=== EXCERPT ===
Chad is the stereotypical preppie name from the 1980s, right?
Chad is also the space between the anus and the scrotal sac, according to the Urban Dictionary.
T’aint not.
I just learned that ribs can regenerate after major damage. One detailed report on this here. Unlike other bones which have some regenerative ability ribs can return to near original shape and size following major damage.
That explains the number of times The Punisher has completely lost a rib.
Do not look that up on Urban Thesaurus. Rule 31 clearly states that the most disturbing thing you can imagine is described there (UD, by extension), in the most inelegant language.
One of my grandsons was born right after the 2000 election and I begged his parents to name him “Dimpled Chad”. No dice.
(Nobody liked my idea of naming my granddaughter who was born on May 5th “Margarita” either.)
Beats Hanging Chad. That’s what the news shows in our area were going on about.
I recall Biff and Muffy.

(Data taken from a collection)
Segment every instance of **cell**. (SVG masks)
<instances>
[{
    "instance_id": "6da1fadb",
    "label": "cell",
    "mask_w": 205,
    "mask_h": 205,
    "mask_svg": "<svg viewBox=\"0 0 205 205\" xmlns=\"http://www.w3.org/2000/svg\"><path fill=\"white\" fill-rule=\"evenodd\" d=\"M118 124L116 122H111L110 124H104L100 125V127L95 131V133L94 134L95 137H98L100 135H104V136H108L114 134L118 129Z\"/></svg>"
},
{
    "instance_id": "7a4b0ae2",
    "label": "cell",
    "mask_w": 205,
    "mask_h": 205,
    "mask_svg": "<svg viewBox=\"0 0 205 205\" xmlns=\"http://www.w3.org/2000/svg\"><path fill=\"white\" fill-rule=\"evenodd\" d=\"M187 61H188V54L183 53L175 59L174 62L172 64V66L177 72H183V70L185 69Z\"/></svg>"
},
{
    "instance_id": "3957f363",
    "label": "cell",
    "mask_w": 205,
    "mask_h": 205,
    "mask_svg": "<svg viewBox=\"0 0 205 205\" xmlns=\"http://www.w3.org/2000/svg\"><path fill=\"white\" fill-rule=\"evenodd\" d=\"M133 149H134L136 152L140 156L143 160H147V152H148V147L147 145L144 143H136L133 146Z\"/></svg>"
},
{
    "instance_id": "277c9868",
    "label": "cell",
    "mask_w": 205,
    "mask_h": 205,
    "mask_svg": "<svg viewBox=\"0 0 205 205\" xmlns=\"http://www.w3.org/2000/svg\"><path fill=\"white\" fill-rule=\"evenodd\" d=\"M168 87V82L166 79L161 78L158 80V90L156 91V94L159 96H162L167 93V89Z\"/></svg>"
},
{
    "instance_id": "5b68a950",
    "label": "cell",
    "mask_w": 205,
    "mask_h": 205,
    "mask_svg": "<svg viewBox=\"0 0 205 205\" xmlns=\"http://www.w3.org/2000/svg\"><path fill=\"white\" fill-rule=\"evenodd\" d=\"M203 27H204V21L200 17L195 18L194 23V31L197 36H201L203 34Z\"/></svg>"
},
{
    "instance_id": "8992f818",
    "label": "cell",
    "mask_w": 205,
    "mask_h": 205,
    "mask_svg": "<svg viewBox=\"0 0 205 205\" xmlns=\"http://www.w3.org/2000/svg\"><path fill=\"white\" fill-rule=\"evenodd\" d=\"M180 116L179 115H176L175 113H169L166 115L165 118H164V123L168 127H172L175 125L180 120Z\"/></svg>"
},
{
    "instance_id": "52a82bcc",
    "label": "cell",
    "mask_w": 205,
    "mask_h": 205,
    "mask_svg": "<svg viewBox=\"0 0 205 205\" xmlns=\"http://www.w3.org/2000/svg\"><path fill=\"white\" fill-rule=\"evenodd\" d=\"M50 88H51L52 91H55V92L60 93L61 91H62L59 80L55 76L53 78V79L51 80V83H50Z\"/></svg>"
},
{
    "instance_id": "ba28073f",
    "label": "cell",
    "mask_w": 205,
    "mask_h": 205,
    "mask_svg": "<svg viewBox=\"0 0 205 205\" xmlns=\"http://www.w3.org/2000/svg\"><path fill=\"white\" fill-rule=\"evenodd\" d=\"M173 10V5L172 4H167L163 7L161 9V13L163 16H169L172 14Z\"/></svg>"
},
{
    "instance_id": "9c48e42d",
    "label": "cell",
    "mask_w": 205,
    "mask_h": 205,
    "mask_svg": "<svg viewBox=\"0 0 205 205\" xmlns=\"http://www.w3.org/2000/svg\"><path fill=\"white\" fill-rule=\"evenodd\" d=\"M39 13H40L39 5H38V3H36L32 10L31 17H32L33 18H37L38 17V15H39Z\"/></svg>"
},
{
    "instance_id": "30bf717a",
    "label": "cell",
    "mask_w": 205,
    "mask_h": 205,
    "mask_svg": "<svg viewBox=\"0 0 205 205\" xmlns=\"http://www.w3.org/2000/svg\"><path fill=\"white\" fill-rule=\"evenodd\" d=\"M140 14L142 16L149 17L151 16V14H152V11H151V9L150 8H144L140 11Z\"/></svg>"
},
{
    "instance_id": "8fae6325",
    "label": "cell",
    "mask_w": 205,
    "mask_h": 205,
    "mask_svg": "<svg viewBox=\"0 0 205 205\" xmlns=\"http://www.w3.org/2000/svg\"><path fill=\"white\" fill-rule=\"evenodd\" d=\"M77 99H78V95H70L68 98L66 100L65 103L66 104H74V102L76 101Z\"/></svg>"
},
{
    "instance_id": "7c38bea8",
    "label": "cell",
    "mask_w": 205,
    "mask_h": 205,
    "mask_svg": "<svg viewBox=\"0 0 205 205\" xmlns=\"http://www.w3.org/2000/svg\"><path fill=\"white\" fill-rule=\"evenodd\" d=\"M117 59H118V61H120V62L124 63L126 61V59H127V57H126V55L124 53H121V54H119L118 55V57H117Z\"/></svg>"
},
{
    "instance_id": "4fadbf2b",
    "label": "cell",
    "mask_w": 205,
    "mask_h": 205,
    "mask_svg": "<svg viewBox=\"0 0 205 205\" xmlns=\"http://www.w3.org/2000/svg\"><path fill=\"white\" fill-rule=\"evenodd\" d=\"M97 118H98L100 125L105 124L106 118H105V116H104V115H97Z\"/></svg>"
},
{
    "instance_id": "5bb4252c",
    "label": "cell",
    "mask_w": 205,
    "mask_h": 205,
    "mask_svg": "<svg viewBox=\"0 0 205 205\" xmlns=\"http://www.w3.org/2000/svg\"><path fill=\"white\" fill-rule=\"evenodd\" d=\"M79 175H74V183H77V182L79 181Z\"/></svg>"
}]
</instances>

=== CHALLENGE ===
Retype the comment thread from "T’aint not." up to and including "Biff and Muffy.". The rows come from a different source than the comment thread.

=== FINISHED EXERCISE ===
T’aint not.
I just learned that ribs can regenerate after major damage. One detailed report on this here. Unlike other bones which have some regenerative ability ribs can return to near original shape and size following major damage.
That explains the number of times The Punisher has completely lost a rib.
Do not look that up on Urban Thesaurus. Rule 31 clearly states that the most disturbing thing you can imagine is described there (UD, by extension), in the most inelegant language.
One of my grandsons was born right after the 2000 election and I begged his parents to name him “Dimpled Chad”. No dice.
(Nobody liked my idea of naming my granddaughter who was born on May 5th “Margarita” either.)
Beats Hanging Chad. That’s what the news shows in our area were going on about.
I recall Biff and Muffy.